### To do
Go through the data and copy each line that holds "shop".

Items from a dataset
+++

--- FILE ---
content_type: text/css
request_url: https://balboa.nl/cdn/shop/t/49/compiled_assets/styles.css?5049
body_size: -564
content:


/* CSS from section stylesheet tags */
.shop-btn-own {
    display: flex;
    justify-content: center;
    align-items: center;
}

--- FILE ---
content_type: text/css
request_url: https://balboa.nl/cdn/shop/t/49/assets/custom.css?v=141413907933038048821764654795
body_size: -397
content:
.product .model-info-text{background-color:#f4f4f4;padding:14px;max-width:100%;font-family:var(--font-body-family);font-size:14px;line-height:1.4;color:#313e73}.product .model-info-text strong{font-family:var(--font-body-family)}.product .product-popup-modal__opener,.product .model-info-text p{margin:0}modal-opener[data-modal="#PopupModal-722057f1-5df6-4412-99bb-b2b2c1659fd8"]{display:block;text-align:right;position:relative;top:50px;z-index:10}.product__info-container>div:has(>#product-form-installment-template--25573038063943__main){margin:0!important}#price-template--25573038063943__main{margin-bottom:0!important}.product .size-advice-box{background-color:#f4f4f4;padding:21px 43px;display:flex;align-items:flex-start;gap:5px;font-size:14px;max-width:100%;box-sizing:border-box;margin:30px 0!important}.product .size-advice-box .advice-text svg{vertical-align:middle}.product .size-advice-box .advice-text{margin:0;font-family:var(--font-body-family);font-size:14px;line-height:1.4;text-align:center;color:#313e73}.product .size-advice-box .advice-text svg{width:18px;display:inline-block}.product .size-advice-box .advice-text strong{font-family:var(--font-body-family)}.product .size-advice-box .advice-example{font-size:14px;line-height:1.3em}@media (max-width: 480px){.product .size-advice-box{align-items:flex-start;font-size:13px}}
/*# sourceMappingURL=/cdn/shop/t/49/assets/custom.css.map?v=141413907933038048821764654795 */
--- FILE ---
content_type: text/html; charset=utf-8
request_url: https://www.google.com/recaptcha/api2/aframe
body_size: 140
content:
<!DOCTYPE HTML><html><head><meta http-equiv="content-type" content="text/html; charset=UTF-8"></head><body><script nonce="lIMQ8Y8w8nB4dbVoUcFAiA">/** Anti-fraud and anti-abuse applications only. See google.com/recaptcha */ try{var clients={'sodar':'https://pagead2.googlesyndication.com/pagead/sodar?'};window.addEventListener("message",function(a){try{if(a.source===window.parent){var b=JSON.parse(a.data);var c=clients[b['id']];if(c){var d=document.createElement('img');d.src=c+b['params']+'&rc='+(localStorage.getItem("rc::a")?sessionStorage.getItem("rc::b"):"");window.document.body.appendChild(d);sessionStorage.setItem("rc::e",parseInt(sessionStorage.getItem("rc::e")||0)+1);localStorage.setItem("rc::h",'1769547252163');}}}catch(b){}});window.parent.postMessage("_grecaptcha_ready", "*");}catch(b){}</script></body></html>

+++

### Response box
request_url: https://balboa.nl/cdn/shop/t/49/compiled_assets/styles.css?5049
.shop-btn-own {
request_url: https://balboa.nl/cdn/shop/t/49/assets/custom.css?v=141413907933038048821764654795
/*# sourceMappingURL=/cdn/shop/t/49/assets/custom.css.map?v=141413907933038048821764654795 */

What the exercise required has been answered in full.